天国で君が笑っている。



時間が経って、日が暮れる。青から赤、そして藍色に変わっていく空。
ぼうっと眺めていると、いつの間にか部活が終わる時間。


グラウンドから「ありがとうございましたァッ!」と大きな声が聞こえてふと我に返る。


野球部の練習が終わって、みんながグラウンドの整備や片付けを始めた。
その姿を見て慌てて帰り支度をする。
机に出していた課題のプリントや教科書を雑にかばんへ押し込むと、急いで教室を後にした。


校門前で立って待つ。
部活終わりの人たちがぞろぞろと帰って行く。


風が髪の毛を揺らす。長くなった髪の毛を無意識に耳にかけながら、私の横を通り過ぎていく人達の姿を眺めていると、可愛い男女のカップルが目を引いた。

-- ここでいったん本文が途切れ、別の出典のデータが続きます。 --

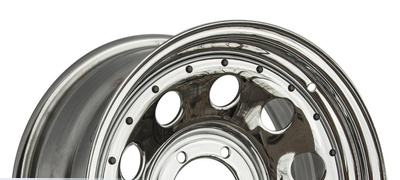 OFF-ROAD WHEELS ТОЙОТА НИССАН MITSUBISHI L200 2005+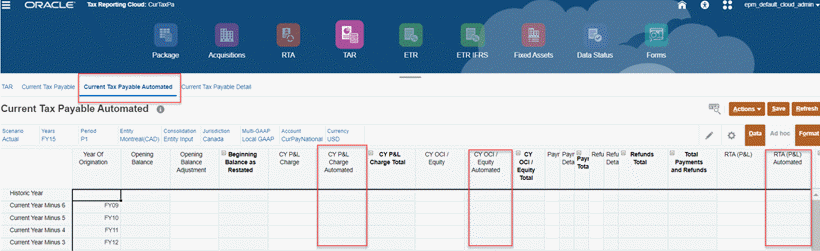 Current_Tax_Payable_Automated_Form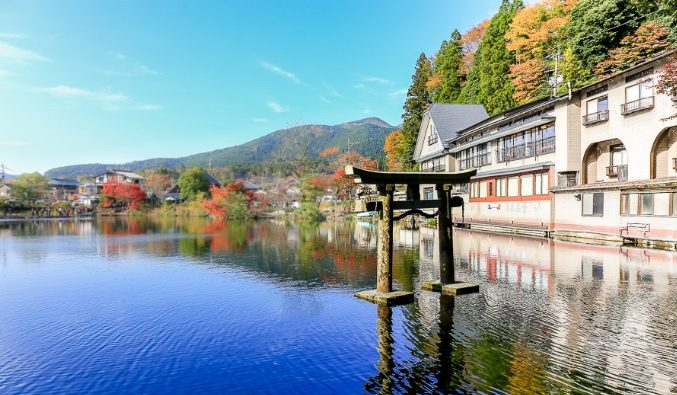 日本自助行技巧 日本自助行技巧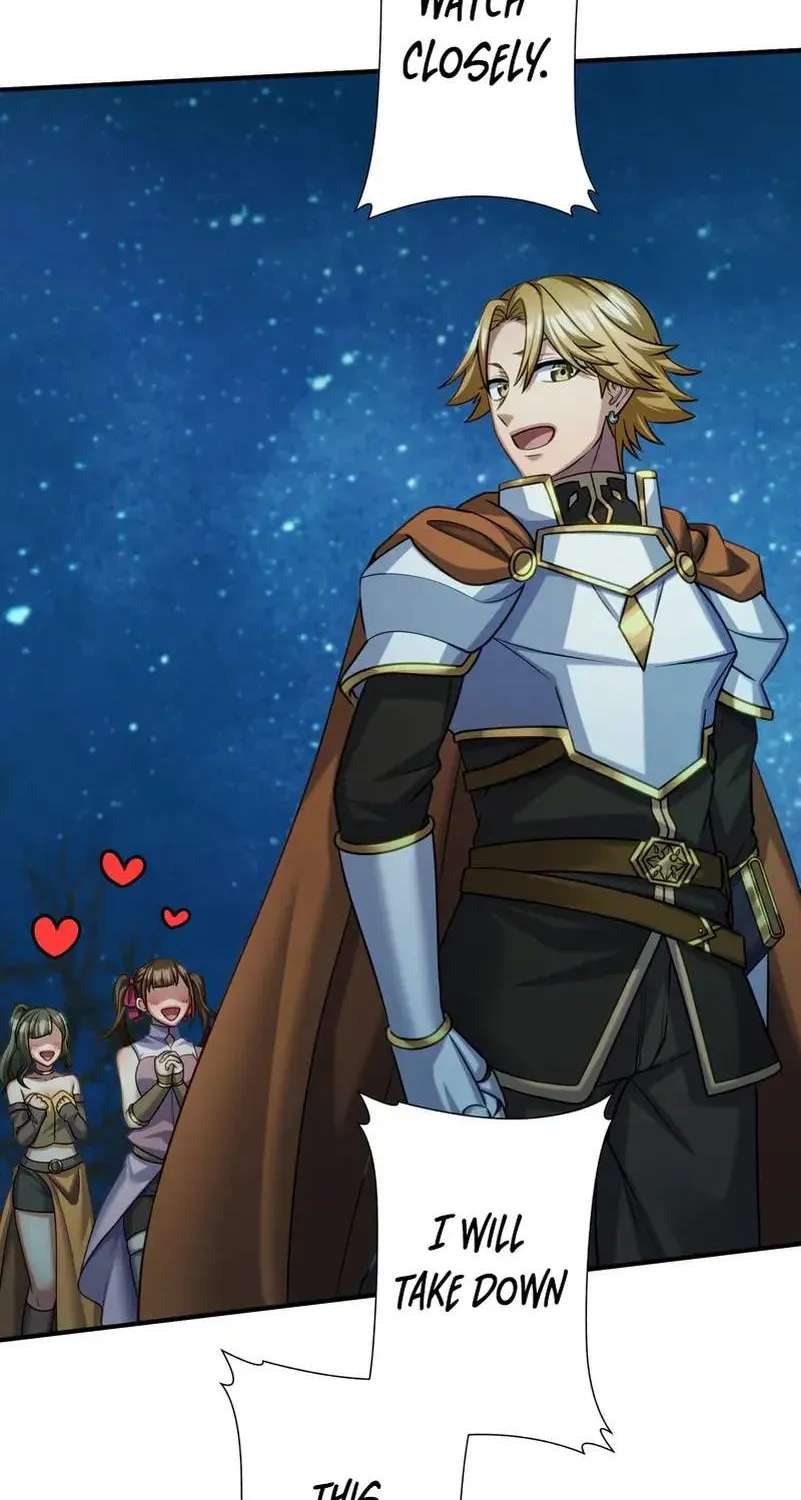 All the Heroes Are My Enemies: The ‘Useless’ Class Dropout Overpowers Everyone With His Barrier Skill and Takes Revenge Chapter 21 - page 41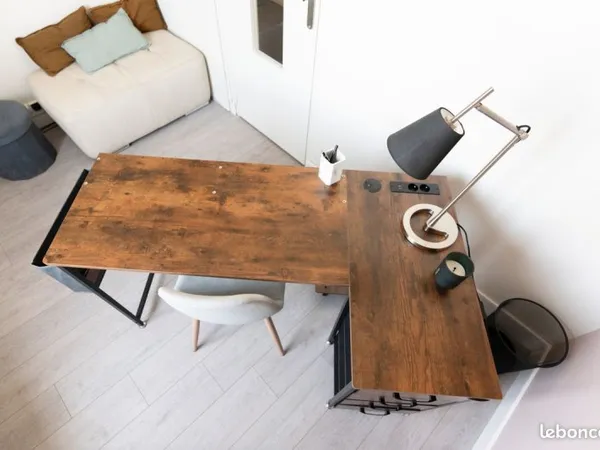 Location de bureau privatif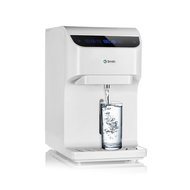 [HCM][Trả góp 0%]Máy lọc nước AOSmith  AR75-A-S-H1 nước nóng thường màn hình cảm ứng khóa trẻ em cản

肩と肩がくっつきあっていて、手を繋いで楽しそうに会話をしながら歩いている。
前を向きながら、でも時折り見つめ合って、微笑みあう仲睦まじいその姿に、心の中で切ない気持ちが溢れる。


なぜかはわからない。


でもたぶん、きっと、


私には手が届かないものだから……だと思う。


「なーにぼうっとしてんの?」


肩に手を置かれて、驚く。
目の前に現れた彼方に「お疲れ」と咄嗟に微笑んだ。


「蒼は?」

「あいつは先輩の練習相手してる」

「え?彼方はいいの?」

「俺は逃げてきた」


白い歯を見せてお茶目に笑う彼方。

蒼がいないということは、ふたりきりで帰れるということだ。